Convert every line of the records below into a JSON array of strings, one string per line, with blank lines omitted.

• [Extracted records]:
□ □ □ □
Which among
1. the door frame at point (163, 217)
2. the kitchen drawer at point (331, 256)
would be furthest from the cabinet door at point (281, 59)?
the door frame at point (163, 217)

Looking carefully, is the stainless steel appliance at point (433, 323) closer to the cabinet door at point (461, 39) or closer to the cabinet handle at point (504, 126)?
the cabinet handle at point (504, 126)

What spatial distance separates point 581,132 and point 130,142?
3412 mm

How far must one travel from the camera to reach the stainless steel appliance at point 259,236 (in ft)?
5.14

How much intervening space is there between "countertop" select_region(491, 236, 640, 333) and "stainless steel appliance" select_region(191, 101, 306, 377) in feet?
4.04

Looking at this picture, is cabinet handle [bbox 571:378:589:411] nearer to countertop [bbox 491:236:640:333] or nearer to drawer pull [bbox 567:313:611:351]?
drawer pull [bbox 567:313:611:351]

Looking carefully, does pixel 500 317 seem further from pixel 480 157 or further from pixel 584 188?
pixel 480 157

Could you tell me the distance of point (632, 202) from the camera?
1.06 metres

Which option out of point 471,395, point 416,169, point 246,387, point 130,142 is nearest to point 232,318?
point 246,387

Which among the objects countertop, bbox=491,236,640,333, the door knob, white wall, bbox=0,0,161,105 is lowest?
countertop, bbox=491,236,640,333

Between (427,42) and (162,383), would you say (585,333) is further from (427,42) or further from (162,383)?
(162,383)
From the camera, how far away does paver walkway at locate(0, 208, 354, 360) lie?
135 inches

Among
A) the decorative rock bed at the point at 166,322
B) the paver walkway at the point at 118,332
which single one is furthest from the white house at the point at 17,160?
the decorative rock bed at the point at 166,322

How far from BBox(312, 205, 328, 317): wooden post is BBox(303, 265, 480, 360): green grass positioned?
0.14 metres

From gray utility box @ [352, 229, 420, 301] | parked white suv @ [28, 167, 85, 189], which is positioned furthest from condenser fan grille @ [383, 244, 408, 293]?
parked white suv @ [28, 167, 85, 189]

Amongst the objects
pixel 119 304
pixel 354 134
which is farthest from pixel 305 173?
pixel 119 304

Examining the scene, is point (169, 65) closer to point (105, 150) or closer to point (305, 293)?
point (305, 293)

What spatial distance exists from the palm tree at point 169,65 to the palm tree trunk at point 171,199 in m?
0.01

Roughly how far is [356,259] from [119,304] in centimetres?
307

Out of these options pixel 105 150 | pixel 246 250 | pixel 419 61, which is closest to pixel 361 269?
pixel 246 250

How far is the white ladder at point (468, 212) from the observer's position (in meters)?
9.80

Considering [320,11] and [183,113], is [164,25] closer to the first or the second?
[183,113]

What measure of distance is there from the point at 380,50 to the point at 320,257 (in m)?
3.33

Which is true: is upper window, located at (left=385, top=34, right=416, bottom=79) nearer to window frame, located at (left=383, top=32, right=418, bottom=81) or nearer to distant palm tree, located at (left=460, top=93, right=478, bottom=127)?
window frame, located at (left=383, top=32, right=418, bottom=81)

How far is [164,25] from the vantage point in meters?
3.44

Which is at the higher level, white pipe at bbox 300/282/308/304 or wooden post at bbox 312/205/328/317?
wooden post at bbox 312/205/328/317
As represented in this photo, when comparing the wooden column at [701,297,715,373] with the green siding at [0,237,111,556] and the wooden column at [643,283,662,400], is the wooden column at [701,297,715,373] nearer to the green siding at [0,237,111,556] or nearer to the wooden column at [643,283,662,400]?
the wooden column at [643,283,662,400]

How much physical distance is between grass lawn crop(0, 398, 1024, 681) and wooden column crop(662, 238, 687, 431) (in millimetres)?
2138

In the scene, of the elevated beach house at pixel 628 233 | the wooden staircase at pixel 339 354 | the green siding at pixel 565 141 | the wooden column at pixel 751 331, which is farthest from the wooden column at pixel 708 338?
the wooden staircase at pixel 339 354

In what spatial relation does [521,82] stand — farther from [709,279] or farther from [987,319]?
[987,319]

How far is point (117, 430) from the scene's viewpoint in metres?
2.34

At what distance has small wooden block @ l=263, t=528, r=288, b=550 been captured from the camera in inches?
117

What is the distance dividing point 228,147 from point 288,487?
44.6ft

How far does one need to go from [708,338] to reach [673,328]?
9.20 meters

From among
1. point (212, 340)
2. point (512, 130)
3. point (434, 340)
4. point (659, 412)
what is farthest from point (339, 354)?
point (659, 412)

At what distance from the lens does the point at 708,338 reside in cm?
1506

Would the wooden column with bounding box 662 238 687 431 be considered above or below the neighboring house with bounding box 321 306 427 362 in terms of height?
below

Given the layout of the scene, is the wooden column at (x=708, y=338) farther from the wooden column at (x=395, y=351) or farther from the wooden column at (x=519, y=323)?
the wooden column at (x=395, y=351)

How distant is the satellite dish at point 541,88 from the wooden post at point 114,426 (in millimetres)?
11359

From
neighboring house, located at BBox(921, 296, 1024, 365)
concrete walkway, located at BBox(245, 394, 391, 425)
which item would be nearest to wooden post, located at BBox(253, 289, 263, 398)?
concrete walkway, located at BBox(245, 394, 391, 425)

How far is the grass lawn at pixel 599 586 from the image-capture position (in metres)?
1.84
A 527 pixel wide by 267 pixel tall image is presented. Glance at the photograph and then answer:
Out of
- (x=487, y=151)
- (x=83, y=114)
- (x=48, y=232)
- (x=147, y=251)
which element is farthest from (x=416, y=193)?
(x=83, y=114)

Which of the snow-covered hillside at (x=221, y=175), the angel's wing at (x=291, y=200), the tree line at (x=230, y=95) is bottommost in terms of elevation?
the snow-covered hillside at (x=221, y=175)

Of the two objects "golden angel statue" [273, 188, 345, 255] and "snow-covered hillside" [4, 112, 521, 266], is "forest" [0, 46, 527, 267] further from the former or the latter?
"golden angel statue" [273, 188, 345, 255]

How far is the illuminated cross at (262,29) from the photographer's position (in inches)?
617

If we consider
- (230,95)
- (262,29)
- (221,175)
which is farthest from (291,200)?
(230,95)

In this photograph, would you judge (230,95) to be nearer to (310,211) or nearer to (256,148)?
□ □ □ □
• [Response]:
[
  "Which among",
  "1. the door frame at point (163, 217)",
  "2. the kitchen drawer at point (331, 256)",
  "would be furthest from the cabinet door at point (281, 59)?",
  "the door frame at point (163, 217)",
  "Looking carefully, is the stainless steel appliance at point (433, 323) closer to the cabinet door at point (461, 39) or closer to the cabinet handle at point (504, 126)?",
  "the cabinet handle at point (504, 126)",
  "What spatial distance separates point 581,132 and point 130,142?",
  "3412 mm",
  "How far must one travel from the camera to reach the stainless steel appliance at point 259,236 (in ft)?",
  "5.14",
  "How much intervening space is there between \"countertop\" select_region(491, 236, 640, 333) and \"stainless steel appliance\" select_region(191, 101, 306, 377) in feet?",
  "4.04",
  "Looking at this picture, is cabinet handle [bbox 571:378:589:411] nearer to countertop [bbox 491:236:640:333] or nearer to drawer pull [bbox 567:313:611:351]?",
  "drawer pull [bbox 567:313:611:351]",
  "Looking carefully, does pixel 500 317 seem further from pixel 480 157 or further from pixel 584 188?",
  "pixel 480 157",
  "Could you tell me the distance of point (632, 202) from the camera?",
  "1.06 metres",
  "Which option out of point 471,395, point 416,169, point 246,387, point 130,142 is nearest to point 232,318?",
  "point 246,387",
  "Which among the objects countertop, bbox=491,236,640,333, the door knob, white wall, bbox=0,0,161,105 is lowest?",
  "countertop, bbox=491,236,640,333",
  "Between (427,42) and (162,383), would you say (585,333) is further from (427,42) or further from (162,383)?",
  "(162,383)",
  "From the camera, how far away does paver walkway at locate(0, 208, 354, 360) lie?",
  "135 inches",
  "Among",
  "A) the decorative rock bed at the point at 166,322",
  "B) the paver walkway at the point at 118,332",
  "which single one is furthest from the white house at the point at 17,160?",
  "the decorative rock bed at the point at 166,322",
  "How far from BBox(312, 205, 328, 317): wooden post is BBox(303, 265, 480, 360): green grass positioned?",
  "0.14 metres",
  "From gray utility box @ [352, 229, 420, 301] | parked white suv @ [28, 167, 85, 189], which is positioned furthest from condenser fan grille @ [383, 244, 408, 293]?",
  "parked white suv @ [28, 167, 85, 189]",
  "Amongst the objects",
  "pixel 119 304",
  "pixel 354 134",
  "which is farthest from pixel 305 173?",
  "pixel 119 304",
  "Examining the scene, is point (169, 65) closer to point (105, 150) or closer to point (305, 293)?",
  "point (305, 293)",
  "What spatial distance exists from the palm tree at point 169,65 to the palm tree trunk at point 171,199 in m?",
  "0.01",
  "Roughly how far is [356,259] from [119,304] in centimetres?",
  "307",
  "Out of these options pixel 105 150 | pixel 246 250 | pixel 419 61, which is closest to pixel 361 269?",
  "pixel 246 250",
  "How far is the white ladder at point (468, 212) from the observer's position (in meters)?",
  "9.80",
  "Considering [320,11] and [183,113], is [164,25] closer to the first or the second?",
  "[183,113]",
  "What measure of distance is there from the point at 380,50 to the point at 320,257 (in m)?",
  "3.33",
  "Which is true: is upper window, located at (left=385, top=34, right=416, bottom=79) nearer to window frame, located at (left=383, top=32, right=418, bottom=81) or nearer to distant palm tree, located at (left=460, top=93, right=478, bottom=127)?",
  "window frame, located at (left=383, top=32, right=418, bottom=81)",
  "How far is [164,25] from the vantage point in meters?",
  "3.44",
  "Which is at the higher level, white pipe at bbox 300/282/308/304 or wooden post at bbox 312/205/328/317?",
  "wooden post at bbox 312/205/328/317",
  "As represented in this photo, when comparing the wooden column at [701,297,715,373] with the green siding at [0,237,111,556] and the wooden column at [643,283,662,400], is the wooden column at [701,297,715,373] nearer to the green siding at [0,237,111,556] or nearer to the wooden column at [643,283,662,400]?",
  "the wooden column at [643,283,662,400]",
  "How much physical distance is between grass lawn crop(0, 398, 1024, 681) and wooden column crop(662, 238, 687, 431) (in millimetres)?",
  "2138",
  "In the scene, of the elevated beach house at pixel 628 233 | the wooden staircase at pixel 339 354 | the green siding at pixel 565 141 | the wooden column at pixel 751 331, which is farthest from the wooden column at pixel 708 338?",
  "the wooden staircase at pixel 339 354",
  "In what spatial relation does [521,82] stand — farther from [709,279] or farther from [987,319]?",
  "[987,319]",
  "How far is point (117, 430) from the scene's viewpoint in metres?",
  "2.34",
  "At what distance has small wooden block @ l=263, t=528, r=288, b=550 been captured from the camera in inches?",
  "117",
  "What is the distance dividing point 228,147 from point 288,487?",
  "44.6ft",
  "How far does one need to go from [708,338] to reach [673,328]?",
  "9.20 meters",
  "From among",
  "1. point (212, 340)",
  "2. point (512, 130)",
  "3. point (434, 340)",
  "4. point (659, 412)",
  "what is farthest from point (339, 354)?",
  "point (659, 412)",
  "At what distance from the lens does the point at 708,338 reside in cm?",
  "1506",
  "Would the wooden column with bounding box 662 238 687 431 be considered above or below the neighboring house with bounding box 321 306 427 362 in terms of height?",
  "below",
  "Given the layout of the scene, is the wooden column at (x=708, y=338) farther from the wooden column at (x=395, y=351) or farther from the wooden column at (x=519, y=323)?",
  "the wooden column at (x=395, y=351)",
  "How distant is the satellite dish at point 541,88 from the wooden post at point 114,426 (in millimetres)?",
  "11359",
  "From",
  "neighboring house, located at BBox(921, 296, 1024, 365)",
  "concrete walkway, located at BBox(245, 394, 391, 425)",
  "which item would be nearest to wooden post, located at BBox(253, 289, 263, 398)?",
  "concrete walkway, located at BBox(245, 394, 391, 425)",
  "How far is the grass lawn at pixel 599 586 from the image-capture position (in metres)?",
  "1.84",
  "A 527 pixel wide by 267 pixel tall image is presented. Glance at the photograph and then answer:",
  "Out of",
  "- (x=487, y=151)",
  "- (x=83, y=114)",
  "- (x=48, y=232)",
  "- (x=147, y=251)",
  "which element is farthest from (x=416, y=193)?",
  "(x=83, y=114)",
  "Which of the snow-covered hillside at (x=221, y=175), the angel's wing at (x=291, y=200), the tree line at (x=230, y=95) is bottommost in terms of elevation?",
  "the snow-covered hillside at (x=221, y=175)",
  "Of the two objects \"golden angel statue\" [273, 188, 345, 255] and \"snow-covered hillside\" [4, 112, 521, 266], is \"forest\" [0, 46, 527, 267] further from the former or the latter?",
  "\"golden angel statue\" [273, 188, 345, 255]",
  "How far is the illuminated cross at (262,29) from the photographer's position (in inches)?",
  "617",
  "If we consider",
  "- (230,95)",
  "- (262,29)",
  "- (221,175)",
  "which is farthest from (291,200)?",
  "(230,95)",
  "In this photograph, would you judge (230,95) to be nearer to (310,211) or nearer to (256,148)?"
]